In the past month, two leading dating services have added voice recognition features to their platform’s functionality.
First was eHarmony, who announced a partnership with Amazon Alexa, the voice service available for use with devices like the Amazon Echo and Echo Dot.
After being activated with a command, Alexa can perform functions such as chat through users’ matches, share messages, summarise daily activity, and even deliver profile pictures to subscribers’ smartphones on demand.
Second was Plenty of Fish, who linked up with Google to enable Plenty of Fish members to use voice recognition tech to allow Google Assistant to read messages aloud to them, take dictation and send replies.
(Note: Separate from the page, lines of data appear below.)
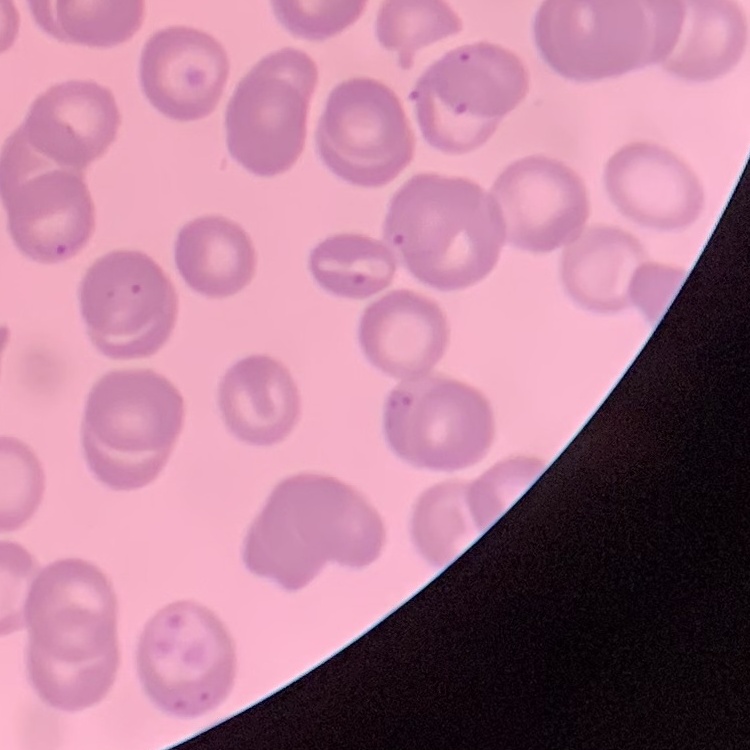

Summary:
  - Erythrocyte morphology: no rouleaux formation
  - Stain: Field's or Giemsa
  - Preparation: thin blood smear
  - Image type: square crop of a larger photomicrograph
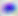
Captured at 400x magnification. Micrograph. Toxoplasma gondii is seen.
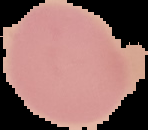

Summary:
  - Image size: 148×130 pixels
  - Malaria status: uninfected
  - Preparation: thin blood smear
  - Image type: cell region segmented out of the field of view; surrounding area masked to black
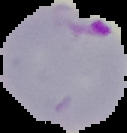
Result: malaria parasites detected. Cell region segmented out of the field of view; the surrounding area is masked to black. Image is 127×133 pixels. From a thin blood film.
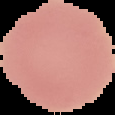
Summary:
  - Image size: 115×115 pixels
  - Image type: segmented cell region with the area outside set to black
  - Preparation: thin blood film
  - Malaria status: uninfected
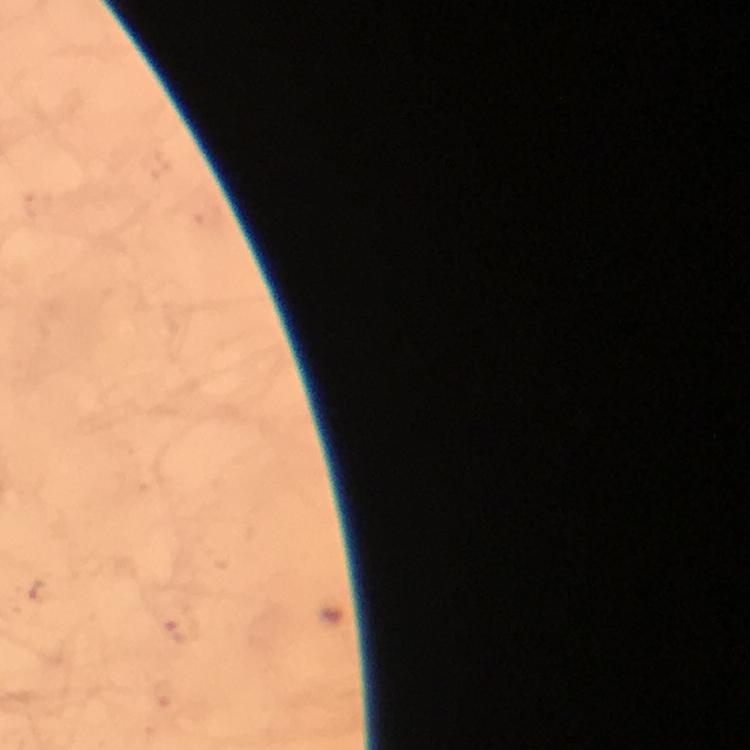

capture = smartphone camera through the microscope
image size = 750×750 pixels
context = from a diagnostic examination for malaria
preparation = thick blood smear
cropped from = a single field of view
immersion oil = applied
malaria parasite locations = approximate centers as [x, y] in pixels: [179, 633], [164, 695]
magnification = 100x
stain = Giemsa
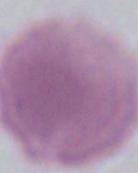

Summary:
  - Magnification: 1000x
  - Modality: micrograph
  - Identification: erythrocyte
Assess this cell for malaria.
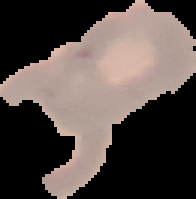
It is uninfected.

From a thin blood film. Image is 196×199 pixels. Cell region segmented out of the field of view; the surrounding area is masked to black.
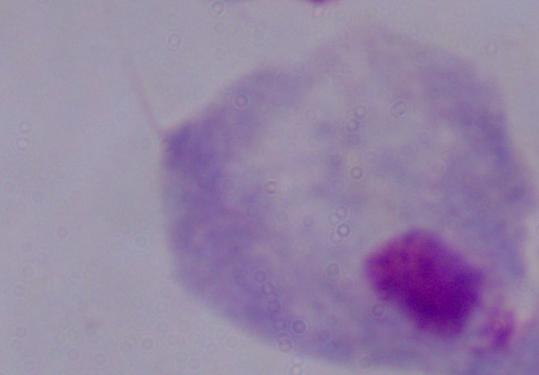

Summary:
  - Modality: photomicrograph
  - Magnification: 1000x
  - Identification: trichomonad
Point out each Plasmodium parasite.
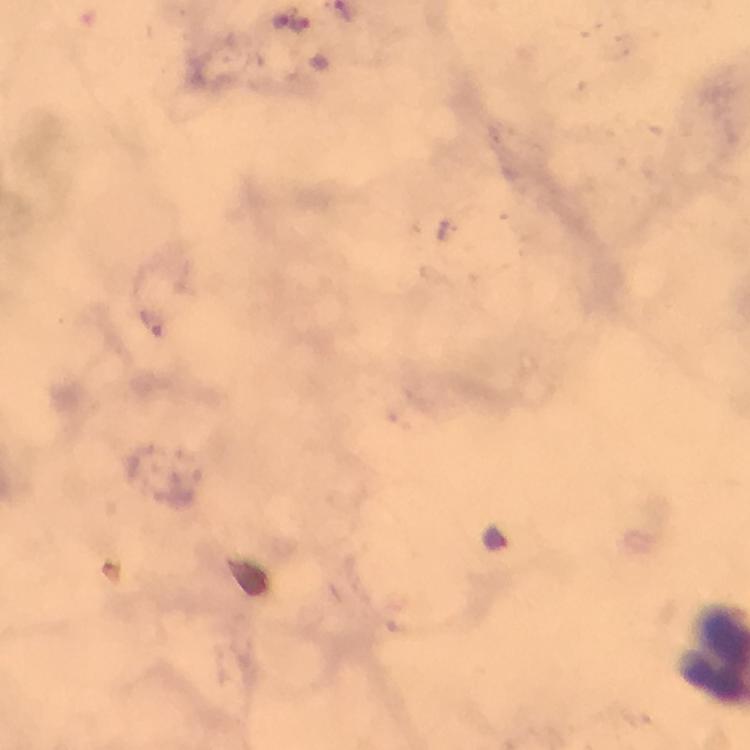
Approximate object centers, in pixels from the top-left corner.
Plasmodium parasites: (x=282, y=21), (x=301, y=23).

Photographed with a smartphone mounted on the microscope. Image is 750×750 pixels. From a diagnostic examination for malaria. Thick smear. A crop from one field of view. At 100x magnification. Immersion oil was used. Giemsa stain.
Classify this cell by malaria status.
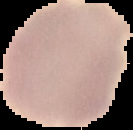
It is uninfected.

image size = 133×130 pixels
image type = cell region segmented out of the field of view; surrounding area masked to black
preparation = thin blood film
Give the position of every Plasmodium parasite visible.
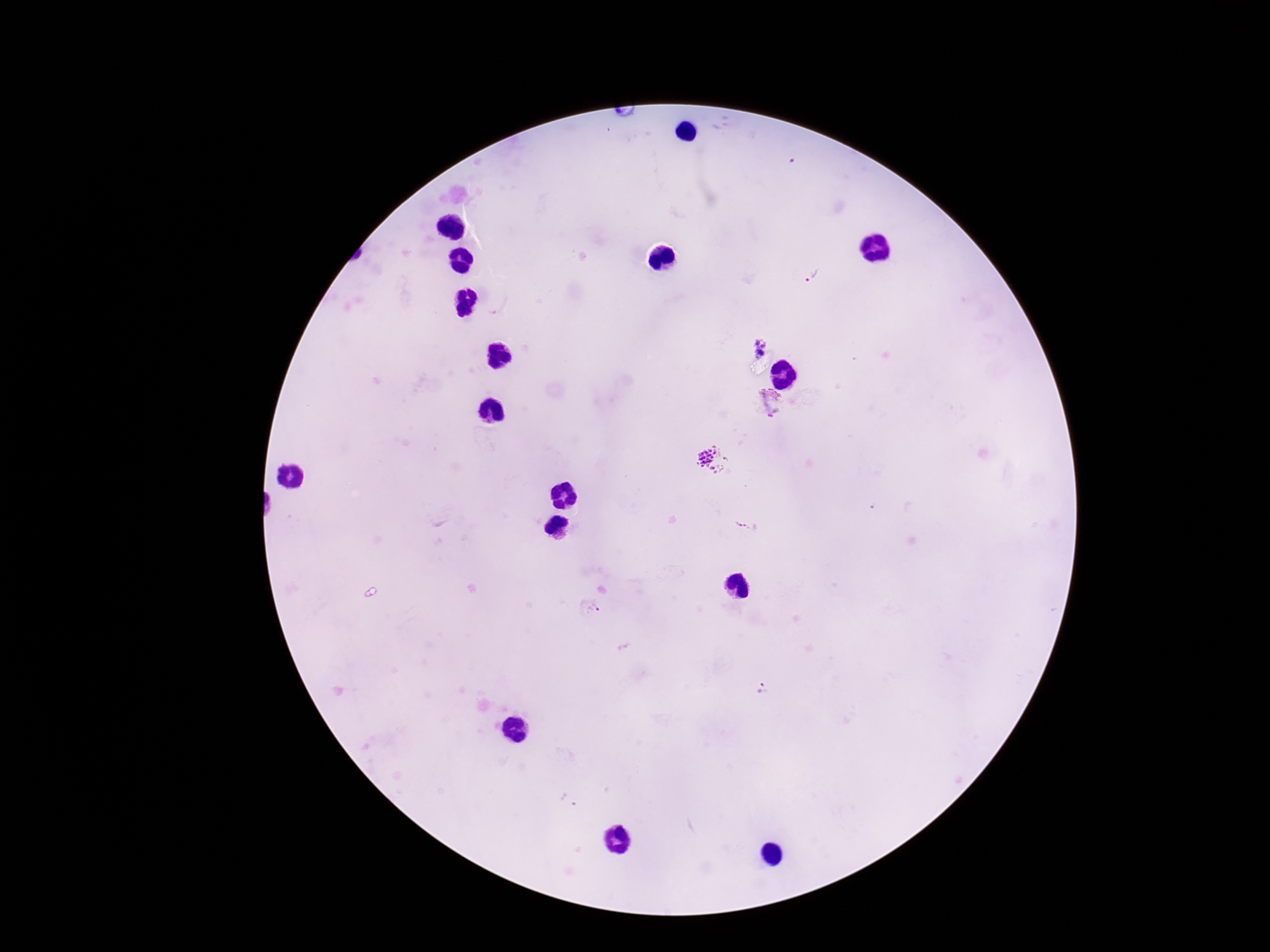

Approximate centers as (x, y) in pixels.
Plasmodium parasites: (816, 273), (758, 345), (769, 402), (712, 459), (746, 526).

Photographed through the microscope eyepiece with a smartphone camera. One field from this slide. Giemsa-stained preparation. Patient malaria status: infected. Thick peripheral-blood smear. Image is 1270×952 pixels. 100x magnification.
Describe the morphology of the erythrocytes.
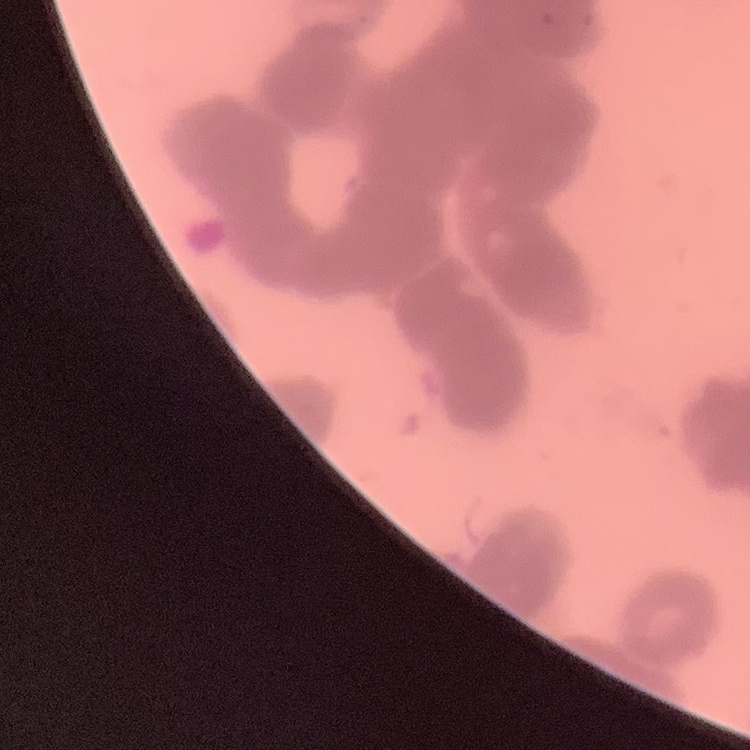
Rouleaux formation.

Summary:
  - Stain: Field's or Giemsa
  - Image type: square crop of a larger photomicrograph
  - Preparation: thin peripheral smear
Name the cell type shown.
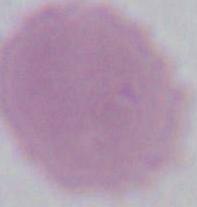
This is an erythrocyte.

Summary:
  - Magnification: 1000x
  - Modality: photomicrograph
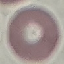

Summary:
  - Malaria status: uninfected
  - Image type: automatically extracted cell patch, resized to 64 × 64 pixels
  - Preparation: thin smear
  - Capture: smartphone through the microscope eyepiece
  - Stain: Giemsa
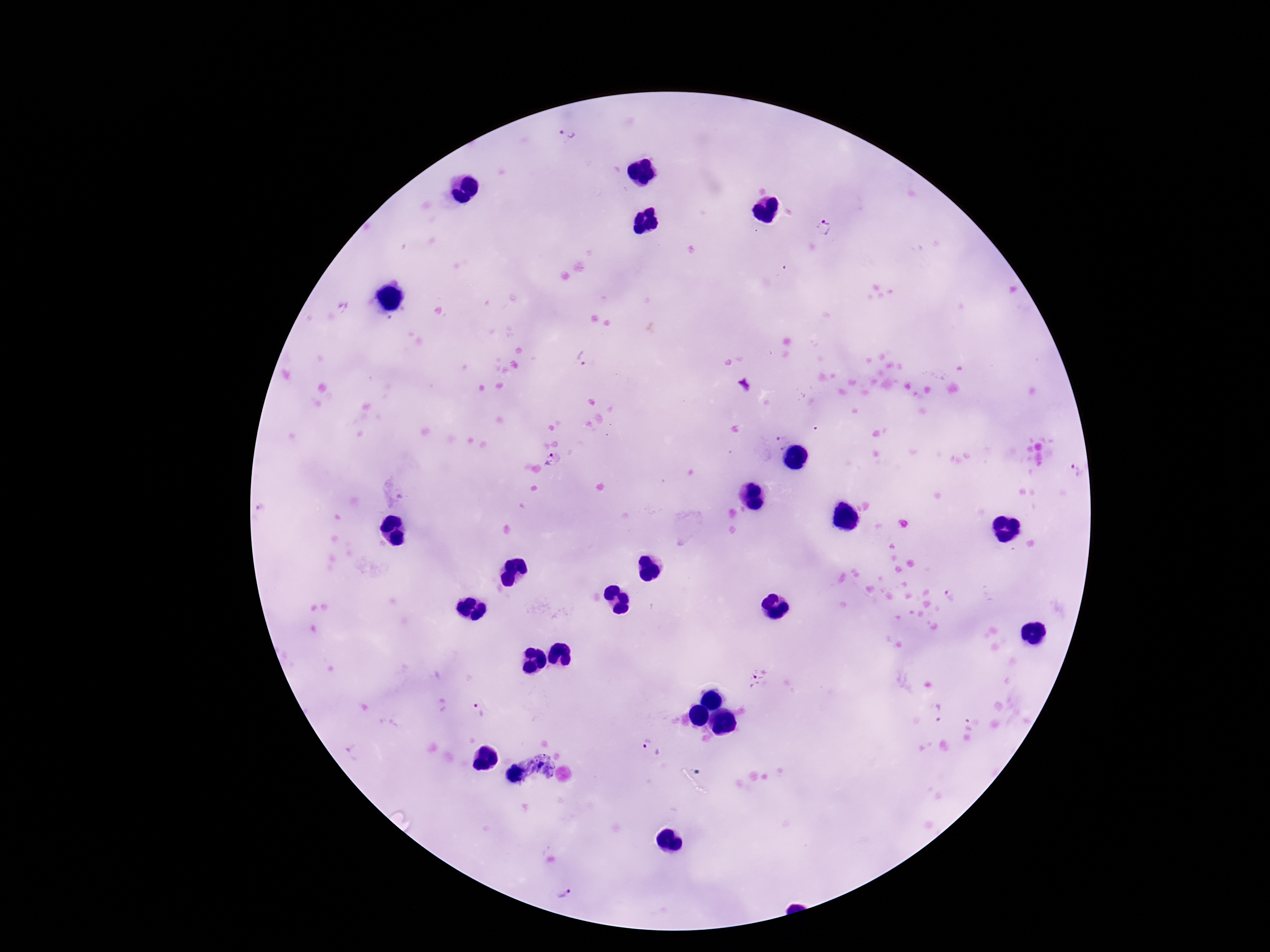

Approximate centers as (x, y) in pixels.
Summary:
  - Plasmodium parasite locations: (570, 132), (825, 226), (583, 359), (782, 442), (552, 460), (1074, 471), (952, 596), (758, 677), (942, 711), (478, 713), (649, 748), (542, 757), (527, 768), (540, 768), (548, 770), (563, 893)
  - Field of view: one from this slide
  - Preparation: thick peripheral-blood smear
  - Stain: Giemsa
  - Patient malaria status: positive
  - Magnification: 100x
  - Capture: smartphone camera through the microscope eyepiece
  - Image size: 1270×952 pixels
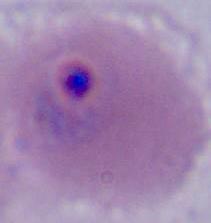

modality = micrograph
magnification = 400x or 1000x
identification = Plasmodium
Report the malaria status of this cell.
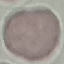
It is uninfected.

Automatically extracted cell patch, resized to 64 × 64 pixels. Acquired by smartphone through the microscope eyepiece. Giemsa stain. Thin blood smear.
With this voice search trend now clearly emerging in the dating industry, we thought we’d look at some of the predictions that have been made about the future of voice-based search technology, and how big analysts expect it to be, to see whether other dating platforms should be following suit.
Last December, the voice-activated Amazon Echo became a popular product over the Christmas period, selling 4.4m in its first year of sales, and this year both Google and Apple debuted voice-enabled speakers with Google Home and the forthcoming HomePod.
The popularity of these home speakers complements the more widespread use of smartphone voice technology like Siri, Google Assistant and Cortana.
Microsoft said in May 2017 that Cortana was used by 141m people every month, and Siri is estimated to have around 41.4m monthly unique users.
In terms of total numbers, a report by Global Web Index estimated that around 325.8m people have used voice control in the past month – which equates to around 10% of the online population, according to Internet Stats.

And this number is expected to keep rising, with 60% of people who use voice search judged to have started doing so in the past 12 months.
ComScore also made the big prediction that 50% of all searches will be voice searches by 2020, and Technavio estimated that the voice recognition market will be worth $601m by 2019.
Gartner also said it expects the voice search category to expand rapidly over the next few years, saying that by 2020, 30% of web browsing sessions will be done without a screen.
Google Trends data backs up such predictions, voice search queries having risen 35x since 2008, with KPCB claiming that in May 2016, one in five searches on an Android app in the US were with speech.
As for why users are enjoying this functionality, almost half (43%) said voice search is simply quicker than using a website or app, and 21% said they prefer it because they don’t enjoy typing on their smartphones.
For online dating it would follow that, if the functionality was well-integrated, voice searching and messaging could become a popular time-saving tool for singles – whether for dictating new messages to their home speaker system, or being read recent messages aloud on the drive home.